By Terri S. Johnson, CRE
The multifamily real estate market remains steady and robust. Along with the opportunity to earn rental income, multifamily projects offer a number of tax benefits to the thoughtful investor. In fact, we’re finding that investors view the tax savings associated with cost segregation as a major reason to consider the multifamily sector. Recent provisions in the CARES Act and 2017’s Tax Cuts and Jobs Act (TCJA) have brought depreciation deductions to an all-time high. The TCJA established a 100% bonus depreciation rate through the end of 2022. The impact of 100% bonus depreciation on tax savings cannot be overstated, but time is running out on this valuable incentive. As shown in Table 1, the bonus depreciation rate will step down by 20% a year beginning Jan. 1, 2023.

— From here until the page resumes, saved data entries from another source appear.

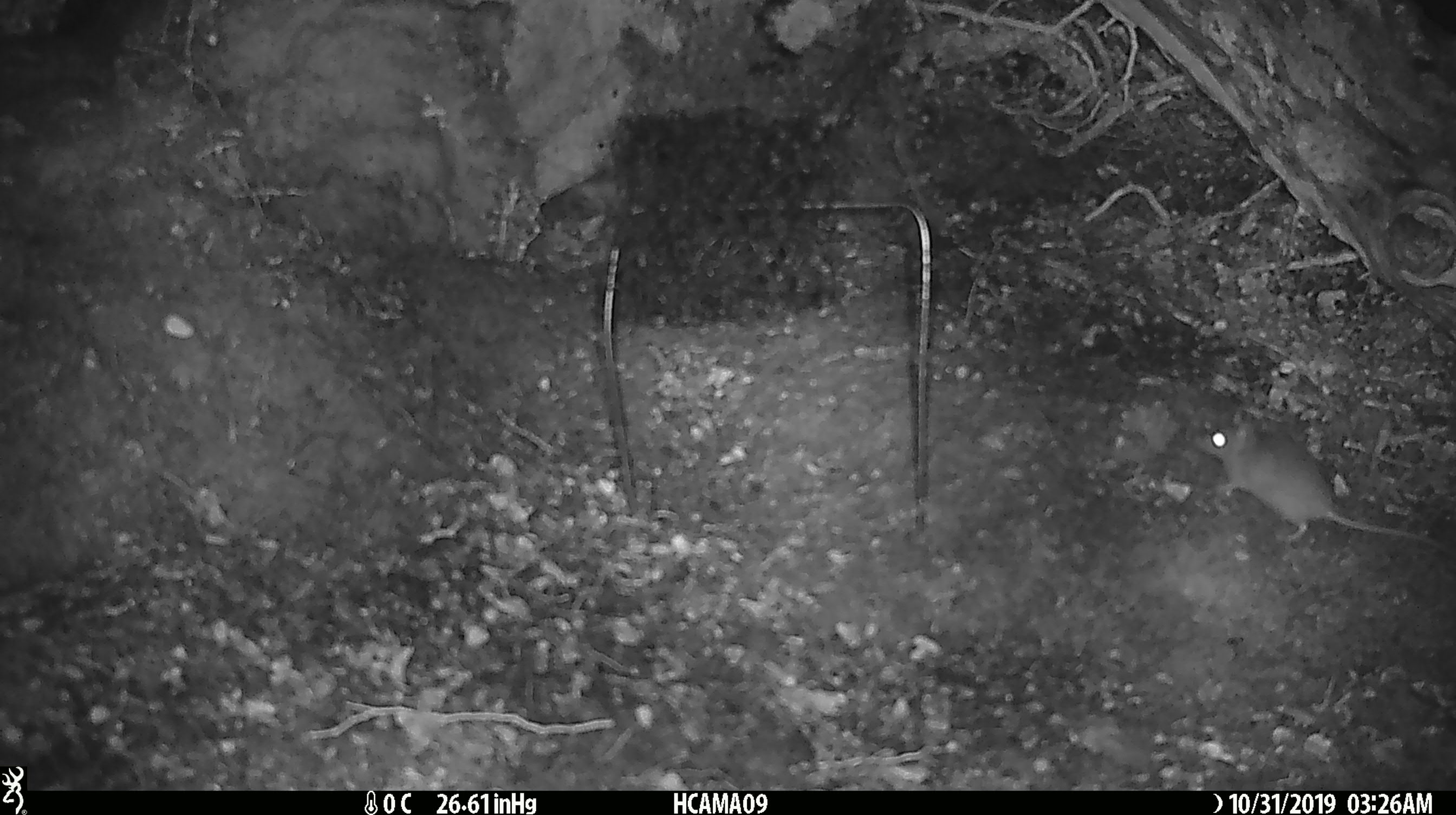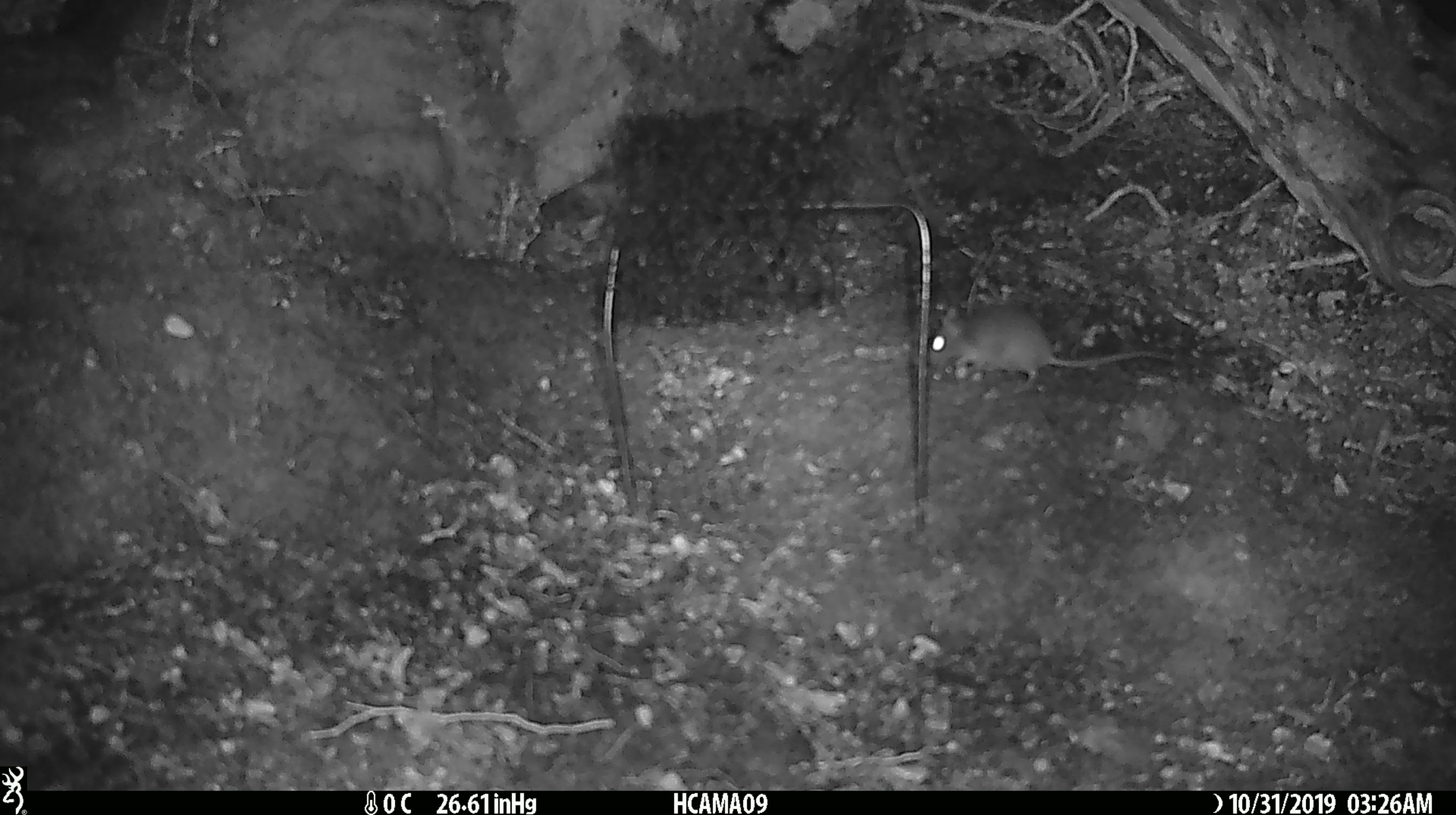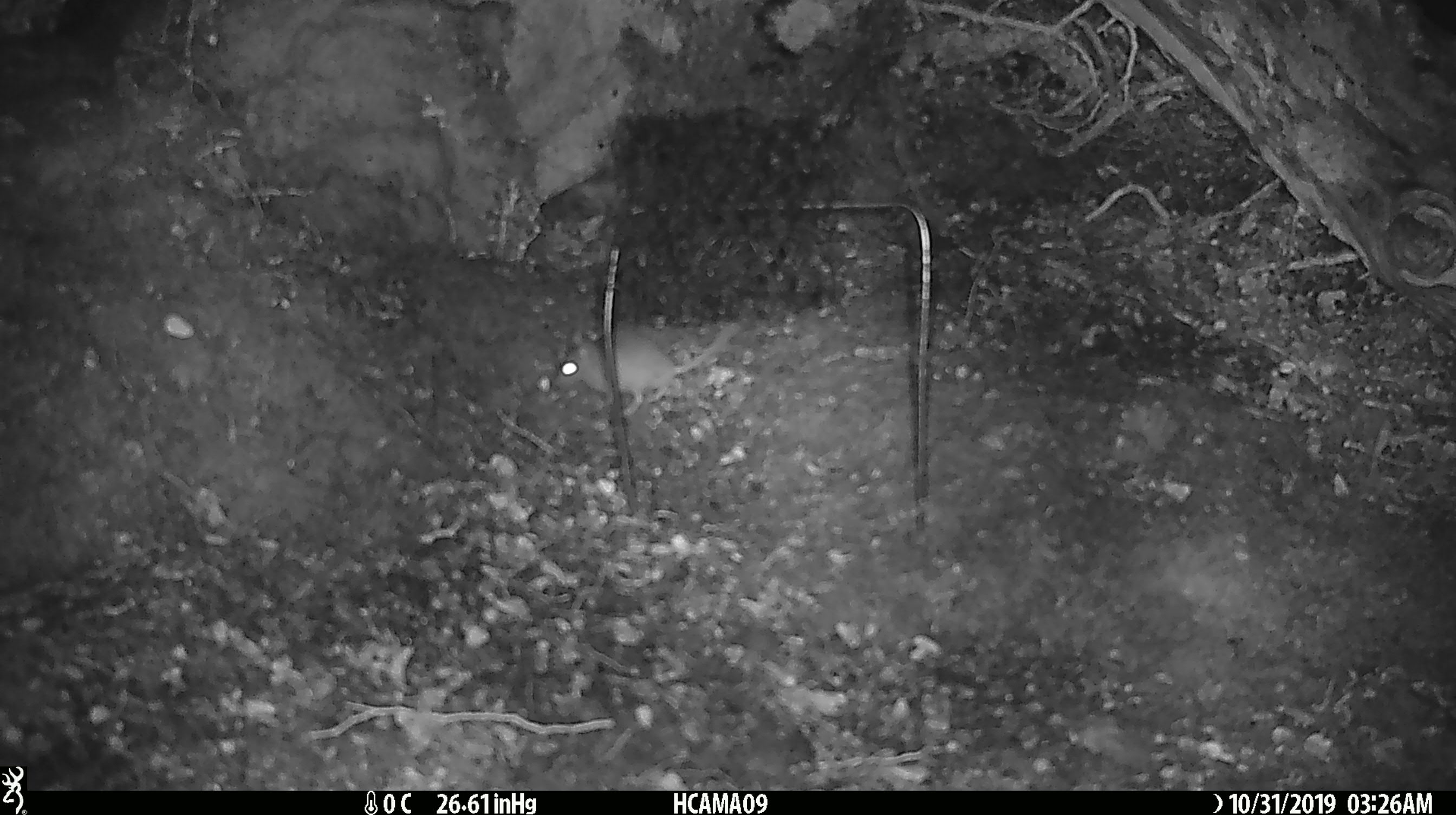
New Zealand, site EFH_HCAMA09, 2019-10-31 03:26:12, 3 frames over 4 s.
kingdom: Animalia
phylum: Chordata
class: Mammalia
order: Rodentia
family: Muridae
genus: Mus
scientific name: Mus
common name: mouse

Here is an example to illustrate the effect of this step-down. Property ABC, a garden apartment complex, was acquired and placed in service in September 2018 with a total depreciable basis of $37,445,200. Engineers were able to move 18.7% of assets into five-year personal property, and another 7% of assets into 15-year land improvements. When 100% bonus depreciation is in play, there would be a first-year tax savings of $3,142,872.
However, once bonus depreciation begins to step-down, the scope of savings decreases commensurately, as seen in Table 2.

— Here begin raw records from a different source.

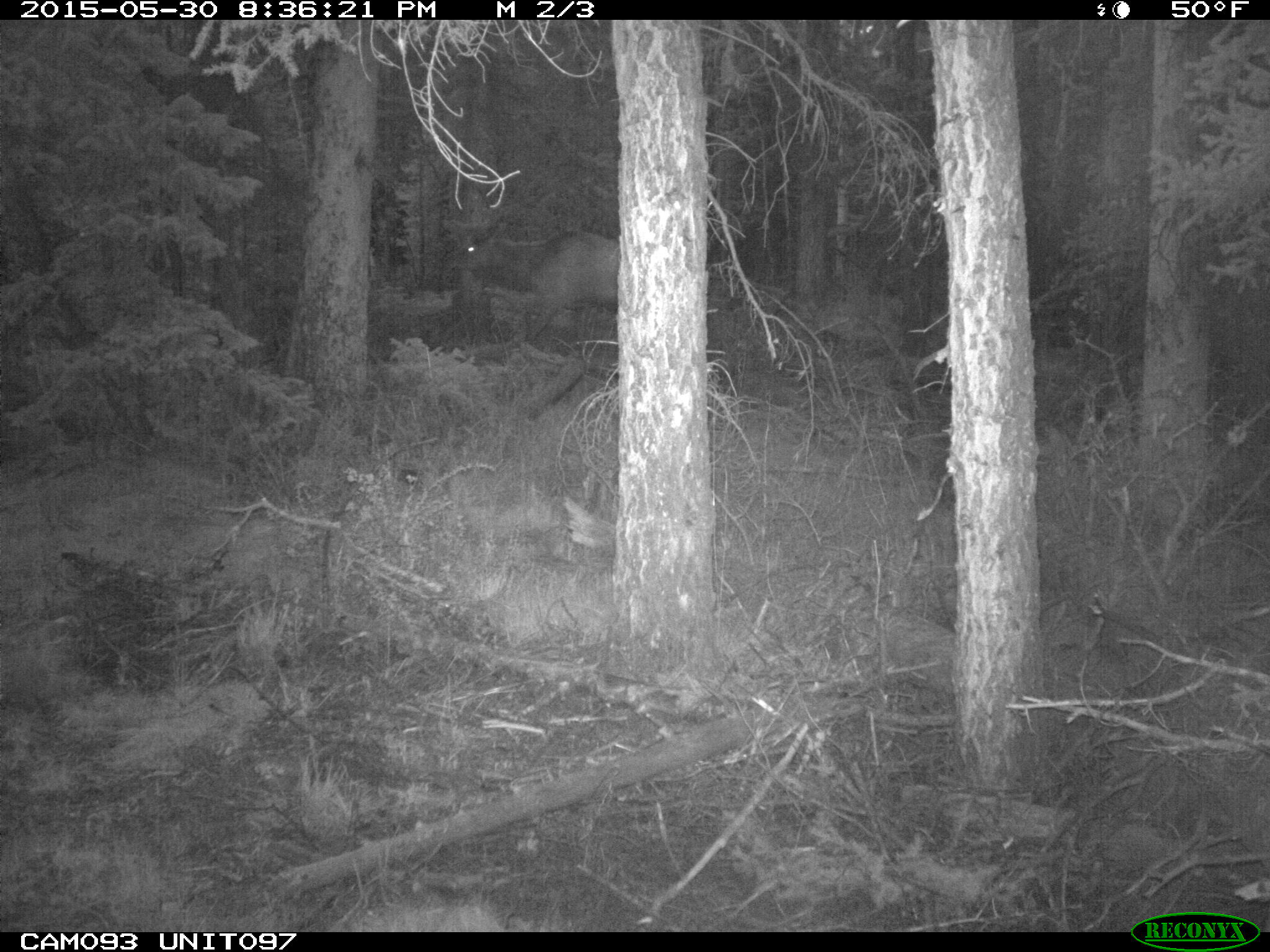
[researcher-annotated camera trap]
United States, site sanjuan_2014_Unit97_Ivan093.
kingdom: Animalia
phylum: Chordata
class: Mammalia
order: Artiodactyla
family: Cervidae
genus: Cervus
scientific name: Cervus elaphus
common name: red deer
Cervus elaphus (red deer).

Now is the time for investors to move forward with new construction and acquisitions if they want to be assured of the 100% bonus depreciation.

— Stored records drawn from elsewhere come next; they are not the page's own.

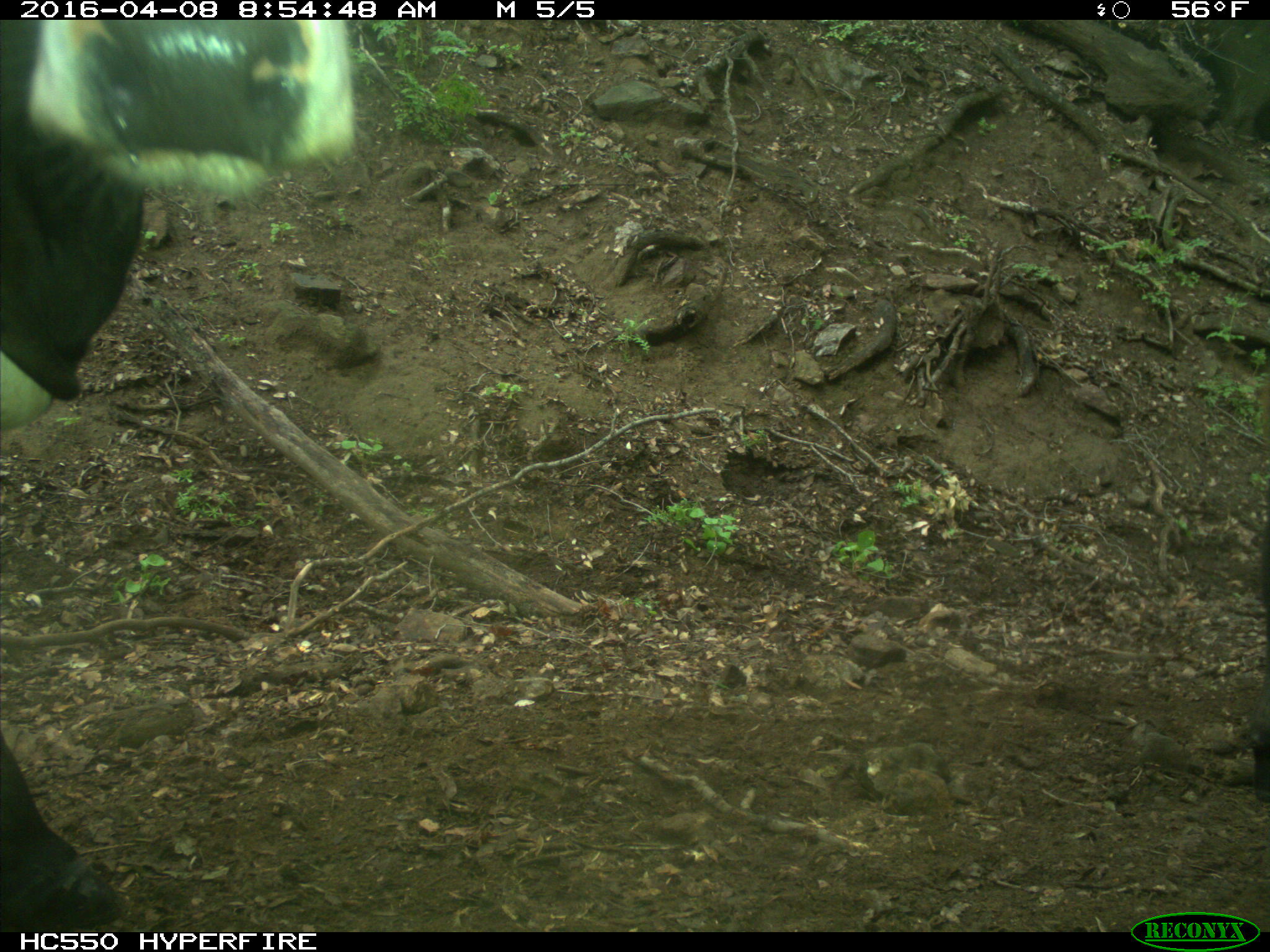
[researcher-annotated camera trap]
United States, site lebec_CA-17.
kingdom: Animalia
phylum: Chordata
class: Mammalia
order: Artiodactyla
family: Bovidae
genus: Bos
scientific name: Bos taurus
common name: domestic cow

When used in tandem with other tax strategies, 100% bonus depreciation is even more valuable:
- The Tangible Property Regulations (TPRs) guide the taxpayer in making expense and capitalization decisions. Materiality and BAR (Betterment, Adaptation, and Restoration) Testing help ensure that all possible assets are expensed.
- Partial Asset Dispositions are useful in renovation scenarios. If a multifamily property was purchased and renovated, the remaining depreciable basis of the discarded assets may be immediately written off in the current year. Data generated by a cost segregation report can be used to produce and support disposition tables.
Let’s return to Project ABC. In December 2019, the property underwent a renovation with an associated depreciable basis of $3 million. The same engineer returned to the property to document the discarded assets. He was also able to move 32% of the new assets into five-year. Between both strategies, first-year tax savings on the renovation was $325,000.
- Energy-efficient tax incentives are also in play. The EPAct 179D deduction has been permanently extended and is an option for multifamily facilities that are four or more stories high. The deduction is per square foot – up to $1.80 per square foot – so the bigger the better. The 45L tax credit can be used for apartment buildings, condos, and townhouses on projects that have been designed for high energy-efficiency. The credit is $2,000 per unit, so the savings can really multiply. Keep in mind, however, that the 45L tax credit has only been extended through Dec. 31,2021.
These strategies – with the possible exception of 45L – will be around even after the bonus depreciation step-down begins. But to maximize real estate tax savings, the time is now. Do you have a new construction planned? Want to acquire a new-to-you property? Considering a renovation? Planning your project timing around tax benefits can have a major impact and this should be considered when meeting with your CPA.
A quality cost segregation study is the key to maximizing tax savings on multifamily properties, or really any type of commercial real estate. The study allows you to leverage a combination of strategies old and new, increasing cash flow, reducing tax liability, and teeing you up for better days ahead.